# WHAT IS BEING ASKED:
Reproduce the listing below word for word, with no pictures.

# WORKING DATA:

####

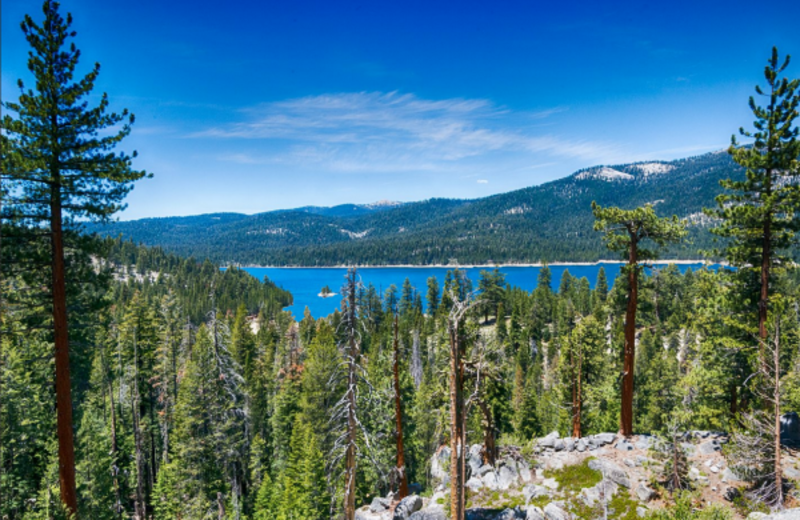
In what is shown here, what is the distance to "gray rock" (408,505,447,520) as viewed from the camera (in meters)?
13.0

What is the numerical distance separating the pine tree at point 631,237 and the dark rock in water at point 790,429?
180 inches

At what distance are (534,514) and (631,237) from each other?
33.5ft

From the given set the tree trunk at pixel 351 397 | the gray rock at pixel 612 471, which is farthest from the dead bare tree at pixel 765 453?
the tree trunk at pixel 351 397

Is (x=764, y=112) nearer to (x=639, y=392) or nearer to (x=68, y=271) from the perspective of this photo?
A: (x=68, y=271)

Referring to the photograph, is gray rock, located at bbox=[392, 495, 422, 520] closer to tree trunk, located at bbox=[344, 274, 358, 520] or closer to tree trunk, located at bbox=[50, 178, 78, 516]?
tree trunk, located at bbox=[344, 274, 358, 520]

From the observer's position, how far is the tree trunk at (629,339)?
598 inches

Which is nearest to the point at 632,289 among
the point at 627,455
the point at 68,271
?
the point at 627,455

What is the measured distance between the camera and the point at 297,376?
38.4m

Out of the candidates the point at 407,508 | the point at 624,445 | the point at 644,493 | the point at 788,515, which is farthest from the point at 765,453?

####

# FULL RESPONSE:
In what is shown here, what is the distance to "gray rock" (408,505,447,520) as viewed from the camera (in meters)?
13.0

What is the numerical distance separating the pine tree at point 631,237 and the dark rock in water at point 790,429?
180 inches

At what distance are (534,514) and (631,237) from each other?
33.5ft

From the given set the tree trunk at pixel 351 397 | the gray rock at pixel 612 471, which is farthest from the dead bare tree at pixel 765 453?
the tree trunk at pixel 351 397

Is (x=764, y=112) nearer to (x=639, y=392) or nearer to (x=68, y=271) from the perspective of this photo?
A: (x=68, y=271)

Referring to the photograph, is gray rock, located at bbox=[392, 495, 422, 520] closer to tree trunk, located at bbox=[344, 274, 358, 520] or closer to tree trunk, located at bbox=[50, 178, 78, 516]?
tree trunk, located at bbox=[344, 274, 358, 520]

From the observer's position, how far is the tree trunk at (629,339)?
598 inches

Which is nearest to the point at 632,289 among
the point at 627,455
the point at 68,271
?
the point at 627,455

What is the measured distance between the camera and the point at 297,376?
38.4m

Out of the candidates the point at 407,508 | the point at 624,445 | the point at 644,493 | the point at 788,515, which is farthest from the point at 765,453?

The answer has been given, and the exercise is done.